The following text was published as part of the comments I wrote on August 24, 2006. They are reproduced here because they are worth referring to – especially when the going gets rough.

 

My Comments after Thursday (August 24):

 

Let me digress and talk about the model. I have not discussed the record of the model very often, even though I have been publishing daily results for the past 5 months. For 4 issues (DIA, AKAM, AAPL and GOOG), tabulations for the year 2006 are posted. So when you look at the model’s record, what do you think? In fact, what do I think? I know the model’s record is good but, until recently, I couldn’t be specific. A few days ago, I came across a short article that is very informative – especially, if one follows trends. The article is on the ‘tradingmarkets’ web site. The address of the article in their archives is:

http://www.tradingmarkets.com/.site/daytrading/commentary/wmgame/Why-its-so-easy-to-lose-money-in-the-markets.cfm

 

Allow me to summarize a few points from the article. The author, also a professor, reports on 12 technical indicators that ‘Barchart’ tracks.
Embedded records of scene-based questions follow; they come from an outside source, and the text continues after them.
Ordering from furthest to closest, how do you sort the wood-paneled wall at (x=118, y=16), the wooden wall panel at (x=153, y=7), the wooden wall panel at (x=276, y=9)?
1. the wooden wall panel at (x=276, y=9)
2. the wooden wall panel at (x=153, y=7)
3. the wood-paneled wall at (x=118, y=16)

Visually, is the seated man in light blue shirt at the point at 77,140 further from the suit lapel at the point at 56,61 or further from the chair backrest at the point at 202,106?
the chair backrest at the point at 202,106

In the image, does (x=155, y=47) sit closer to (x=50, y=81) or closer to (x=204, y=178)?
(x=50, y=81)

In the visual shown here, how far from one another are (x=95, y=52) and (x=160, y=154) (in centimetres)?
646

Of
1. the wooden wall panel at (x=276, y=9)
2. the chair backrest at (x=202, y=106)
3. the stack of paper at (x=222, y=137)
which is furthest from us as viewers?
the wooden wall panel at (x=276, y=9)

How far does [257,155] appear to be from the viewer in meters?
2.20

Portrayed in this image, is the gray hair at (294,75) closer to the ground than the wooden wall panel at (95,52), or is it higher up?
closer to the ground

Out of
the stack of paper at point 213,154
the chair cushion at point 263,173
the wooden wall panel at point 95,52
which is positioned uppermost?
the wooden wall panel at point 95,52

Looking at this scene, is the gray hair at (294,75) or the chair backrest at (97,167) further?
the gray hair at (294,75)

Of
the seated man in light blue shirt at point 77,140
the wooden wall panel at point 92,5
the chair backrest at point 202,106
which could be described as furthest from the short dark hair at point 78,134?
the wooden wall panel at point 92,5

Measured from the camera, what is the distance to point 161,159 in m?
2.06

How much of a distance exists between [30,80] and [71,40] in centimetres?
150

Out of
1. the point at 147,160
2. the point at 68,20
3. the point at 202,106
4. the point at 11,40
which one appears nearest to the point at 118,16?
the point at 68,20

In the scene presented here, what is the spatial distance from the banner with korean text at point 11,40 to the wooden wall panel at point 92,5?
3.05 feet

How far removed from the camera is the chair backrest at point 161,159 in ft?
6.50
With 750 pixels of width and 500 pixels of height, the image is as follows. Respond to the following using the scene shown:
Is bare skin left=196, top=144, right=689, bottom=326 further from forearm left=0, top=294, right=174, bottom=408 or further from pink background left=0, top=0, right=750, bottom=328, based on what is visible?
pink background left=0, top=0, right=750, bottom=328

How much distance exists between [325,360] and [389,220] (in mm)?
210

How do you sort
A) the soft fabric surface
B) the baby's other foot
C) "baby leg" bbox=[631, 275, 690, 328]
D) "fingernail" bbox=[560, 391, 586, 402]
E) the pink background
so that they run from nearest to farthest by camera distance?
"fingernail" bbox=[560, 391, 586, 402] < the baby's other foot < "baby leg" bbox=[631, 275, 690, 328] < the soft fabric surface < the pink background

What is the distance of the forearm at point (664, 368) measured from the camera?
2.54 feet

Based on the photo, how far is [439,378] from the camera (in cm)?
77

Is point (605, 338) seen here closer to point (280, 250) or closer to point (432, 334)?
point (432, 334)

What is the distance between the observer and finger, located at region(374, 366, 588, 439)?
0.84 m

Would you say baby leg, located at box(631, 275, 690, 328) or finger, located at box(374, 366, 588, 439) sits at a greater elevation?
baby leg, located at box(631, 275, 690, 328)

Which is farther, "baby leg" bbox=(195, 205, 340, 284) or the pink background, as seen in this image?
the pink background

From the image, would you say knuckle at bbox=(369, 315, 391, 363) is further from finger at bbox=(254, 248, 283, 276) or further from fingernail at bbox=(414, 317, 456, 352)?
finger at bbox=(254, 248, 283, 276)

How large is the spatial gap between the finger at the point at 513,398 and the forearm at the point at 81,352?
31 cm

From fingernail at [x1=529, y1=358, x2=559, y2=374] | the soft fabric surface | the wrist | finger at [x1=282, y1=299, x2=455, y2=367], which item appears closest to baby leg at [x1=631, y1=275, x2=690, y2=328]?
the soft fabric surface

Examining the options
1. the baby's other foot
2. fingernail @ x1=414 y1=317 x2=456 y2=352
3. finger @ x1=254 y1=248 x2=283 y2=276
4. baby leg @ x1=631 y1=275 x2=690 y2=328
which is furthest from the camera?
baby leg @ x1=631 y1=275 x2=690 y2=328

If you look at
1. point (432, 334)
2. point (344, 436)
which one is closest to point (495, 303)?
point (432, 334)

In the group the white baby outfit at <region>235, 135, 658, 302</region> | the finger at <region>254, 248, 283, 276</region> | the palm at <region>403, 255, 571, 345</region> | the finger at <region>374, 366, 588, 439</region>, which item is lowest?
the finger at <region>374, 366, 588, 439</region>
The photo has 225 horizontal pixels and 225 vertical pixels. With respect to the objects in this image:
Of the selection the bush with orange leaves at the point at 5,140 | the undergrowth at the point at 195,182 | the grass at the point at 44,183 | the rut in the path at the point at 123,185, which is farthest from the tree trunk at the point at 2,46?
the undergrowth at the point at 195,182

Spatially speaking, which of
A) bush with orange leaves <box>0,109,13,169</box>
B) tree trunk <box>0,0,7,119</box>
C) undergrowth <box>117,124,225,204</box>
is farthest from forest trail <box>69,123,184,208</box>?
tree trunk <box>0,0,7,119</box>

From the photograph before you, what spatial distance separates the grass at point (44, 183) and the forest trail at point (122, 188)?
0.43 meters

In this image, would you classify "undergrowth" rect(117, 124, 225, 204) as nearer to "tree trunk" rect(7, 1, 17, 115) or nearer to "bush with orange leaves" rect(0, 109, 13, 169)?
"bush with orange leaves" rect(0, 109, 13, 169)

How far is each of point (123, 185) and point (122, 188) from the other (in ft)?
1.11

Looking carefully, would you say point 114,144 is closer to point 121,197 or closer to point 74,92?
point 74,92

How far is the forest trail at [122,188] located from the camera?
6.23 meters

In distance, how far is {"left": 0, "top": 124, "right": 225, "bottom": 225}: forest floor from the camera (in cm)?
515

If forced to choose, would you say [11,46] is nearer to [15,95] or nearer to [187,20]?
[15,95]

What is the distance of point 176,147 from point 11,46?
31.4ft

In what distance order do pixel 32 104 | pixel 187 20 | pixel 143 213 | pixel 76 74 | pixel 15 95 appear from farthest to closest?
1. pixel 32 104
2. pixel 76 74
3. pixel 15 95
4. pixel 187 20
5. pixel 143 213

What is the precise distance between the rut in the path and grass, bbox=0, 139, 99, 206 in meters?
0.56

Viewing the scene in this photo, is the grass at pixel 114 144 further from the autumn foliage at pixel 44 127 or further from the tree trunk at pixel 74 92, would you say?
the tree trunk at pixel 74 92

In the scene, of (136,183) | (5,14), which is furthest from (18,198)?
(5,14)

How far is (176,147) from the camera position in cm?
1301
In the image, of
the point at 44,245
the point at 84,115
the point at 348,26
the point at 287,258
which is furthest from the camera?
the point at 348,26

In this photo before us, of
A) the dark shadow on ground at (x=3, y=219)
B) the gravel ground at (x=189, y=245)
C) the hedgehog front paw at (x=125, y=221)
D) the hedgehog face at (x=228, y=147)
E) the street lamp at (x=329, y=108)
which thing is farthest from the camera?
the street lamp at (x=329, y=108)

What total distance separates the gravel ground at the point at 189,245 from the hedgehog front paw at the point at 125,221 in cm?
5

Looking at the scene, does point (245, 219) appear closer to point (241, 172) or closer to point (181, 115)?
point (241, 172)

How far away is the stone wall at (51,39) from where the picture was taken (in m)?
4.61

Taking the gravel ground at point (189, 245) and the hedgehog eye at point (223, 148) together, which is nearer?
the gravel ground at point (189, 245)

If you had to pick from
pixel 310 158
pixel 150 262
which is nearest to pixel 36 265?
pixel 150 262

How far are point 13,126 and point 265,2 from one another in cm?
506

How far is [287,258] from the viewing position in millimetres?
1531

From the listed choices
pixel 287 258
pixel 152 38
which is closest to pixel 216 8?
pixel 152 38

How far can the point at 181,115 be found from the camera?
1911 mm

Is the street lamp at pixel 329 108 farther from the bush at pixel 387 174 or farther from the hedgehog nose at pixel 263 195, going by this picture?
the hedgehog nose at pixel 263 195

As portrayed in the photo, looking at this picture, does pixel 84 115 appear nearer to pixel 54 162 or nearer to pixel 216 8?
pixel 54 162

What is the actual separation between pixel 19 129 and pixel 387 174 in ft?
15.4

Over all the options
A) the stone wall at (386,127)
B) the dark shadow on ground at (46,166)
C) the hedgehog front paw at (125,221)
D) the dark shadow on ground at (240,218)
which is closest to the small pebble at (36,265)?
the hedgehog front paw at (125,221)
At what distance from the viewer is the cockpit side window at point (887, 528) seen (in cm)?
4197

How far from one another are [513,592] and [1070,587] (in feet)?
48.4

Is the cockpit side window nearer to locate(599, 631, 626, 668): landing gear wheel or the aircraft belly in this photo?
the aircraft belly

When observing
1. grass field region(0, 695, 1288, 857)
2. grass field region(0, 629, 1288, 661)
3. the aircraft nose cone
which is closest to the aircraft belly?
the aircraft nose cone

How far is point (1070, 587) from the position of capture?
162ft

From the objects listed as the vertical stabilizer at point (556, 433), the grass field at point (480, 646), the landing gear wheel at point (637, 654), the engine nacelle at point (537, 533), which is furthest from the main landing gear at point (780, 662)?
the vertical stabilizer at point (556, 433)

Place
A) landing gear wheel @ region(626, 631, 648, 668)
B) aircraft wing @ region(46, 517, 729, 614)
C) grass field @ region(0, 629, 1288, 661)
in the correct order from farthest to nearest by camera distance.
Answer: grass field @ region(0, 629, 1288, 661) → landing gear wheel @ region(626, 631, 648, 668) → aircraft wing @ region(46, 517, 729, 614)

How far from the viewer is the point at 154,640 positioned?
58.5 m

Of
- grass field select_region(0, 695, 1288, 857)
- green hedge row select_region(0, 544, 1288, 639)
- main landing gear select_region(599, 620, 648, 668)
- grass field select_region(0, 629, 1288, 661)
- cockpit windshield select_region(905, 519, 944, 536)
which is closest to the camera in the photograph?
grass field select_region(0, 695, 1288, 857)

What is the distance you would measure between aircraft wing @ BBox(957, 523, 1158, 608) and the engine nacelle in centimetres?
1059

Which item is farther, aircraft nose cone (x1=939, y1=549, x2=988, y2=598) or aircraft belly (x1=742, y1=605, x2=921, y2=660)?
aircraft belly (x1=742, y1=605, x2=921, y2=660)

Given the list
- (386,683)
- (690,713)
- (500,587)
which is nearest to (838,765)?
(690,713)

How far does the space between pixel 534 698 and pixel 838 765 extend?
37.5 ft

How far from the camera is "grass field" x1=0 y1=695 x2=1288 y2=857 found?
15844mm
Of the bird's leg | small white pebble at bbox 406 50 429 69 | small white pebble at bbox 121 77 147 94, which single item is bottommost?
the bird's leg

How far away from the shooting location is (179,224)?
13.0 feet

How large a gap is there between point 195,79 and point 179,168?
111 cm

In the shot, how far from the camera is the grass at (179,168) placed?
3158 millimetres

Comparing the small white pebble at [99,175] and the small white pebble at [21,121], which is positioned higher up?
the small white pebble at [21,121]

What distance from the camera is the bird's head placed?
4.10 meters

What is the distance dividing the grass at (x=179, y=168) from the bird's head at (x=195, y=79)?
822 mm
He has applied the 12 indicators to look at SPY (the S&P500 ETF) which is one of my favorite options trading tools. He has analyzed the signals for SPY as produced by the 12 indicators for 2 years (Aug 2004 – Aug 2006). The results are not what I expected and, indeed, they are surprising.

 

Of the 12 indicators, only one made money in the past 2 years. Seven of the remaining eleven actually lost more than 15 SPY points (that’s 150 S&P500 points which at a conversion of 8 to 1 is equivalent to 1,200 Dow points). The remaining 4 indicators lost between 0 and 15 SPY points. This overall performance is incredibly poor.

 

One of the indicators, that he highlights the results for, generated 49 moves in the 2 year span. Of these, only 8 moves were profitable. That means that the indicator was wrong 84% of the time. It was right only 1 in 6 moves. The moves averaged a length of 7 days. This is all quite a shock.

 

How does the model stack up? Well, yesterday I reported that this year alone based on the DIA, the model has been right 10 out of 12 moves (5 out of 6) and it has accumulated a net profit of about 1,200 Dow points for 2006. The length of an average DIA move was 12 days. The model’s record for DIA is comparable to that for SPY. So the reality is that the model is substantially ahead of the indicators on Barchart that were analyzed. I am relieved to hear that. Good luck to all.